Find the line with "Consider this experimental" and the line with "Researchers investigated the" in the entries below; output exactly those two lines, every line between them, and no others.

= Data records =
▬▬▬▬▬▬▬▬▬▬

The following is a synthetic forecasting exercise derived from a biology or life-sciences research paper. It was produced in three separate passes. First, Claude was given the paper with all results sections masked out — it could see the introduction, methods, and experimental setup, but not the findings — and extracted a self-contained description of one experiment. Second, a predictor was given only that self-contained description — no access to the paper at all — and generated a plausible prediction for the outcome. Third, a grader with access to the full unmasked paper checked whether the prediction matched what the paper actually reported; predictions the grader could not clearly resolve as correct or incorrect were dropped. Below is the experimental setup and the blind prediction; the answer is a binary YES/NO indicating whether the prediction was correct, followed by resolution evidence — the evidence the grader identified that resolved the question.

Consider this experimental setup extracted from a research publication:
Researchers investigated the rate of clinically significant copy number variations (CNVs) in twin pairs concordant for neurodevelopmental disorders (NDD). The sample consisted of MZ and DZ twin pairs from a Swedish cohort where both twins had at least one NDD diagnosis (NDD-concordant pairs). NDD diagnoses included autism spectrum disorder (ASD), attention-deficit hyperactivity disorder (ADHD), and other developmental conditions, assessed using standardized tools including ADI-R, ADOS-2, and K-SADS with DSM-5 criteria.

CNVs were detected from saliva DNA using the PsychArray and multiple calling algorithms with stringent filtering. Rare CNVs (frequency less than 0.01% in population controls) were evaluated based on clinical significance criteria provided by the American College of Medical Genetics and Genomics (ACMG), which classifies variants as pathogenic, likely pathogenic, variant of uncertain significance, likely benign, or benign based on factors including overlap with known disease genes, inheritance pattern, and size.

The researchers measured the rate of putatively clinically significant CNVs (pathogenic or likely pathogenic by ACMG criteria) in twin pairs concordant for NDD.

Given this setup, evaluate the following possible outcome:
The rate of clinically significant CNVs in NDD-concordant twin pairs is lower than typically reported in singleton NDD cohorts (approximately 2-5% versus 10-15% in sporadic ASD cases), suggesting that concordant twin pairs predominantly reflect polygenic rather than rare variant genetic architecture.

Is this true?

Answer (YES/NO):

▬▬▬▬▬▬▬▬▬▬

= Answer to the exercise =
Consider this experimental setup extracted from a research publication:
Researchers investigated the rate of clinically significant copy number variations (CNVs) in twin pairs concordant for neurodevelopmental disorders (NDD). The sample consisted of MZ and DZ twin pairs from a Swedish cohort where both twins had at least one NDD diagnosis (NDD-concordant pairs). NDD diagnoses included autism spectrum disorder (ASD), attention-deficit hyperactivity disorder (ADHD), and other developmental conditions, assessed using standardized tools including ADI-R, ADOS-2, and K-SADS with DSM-5 criteria.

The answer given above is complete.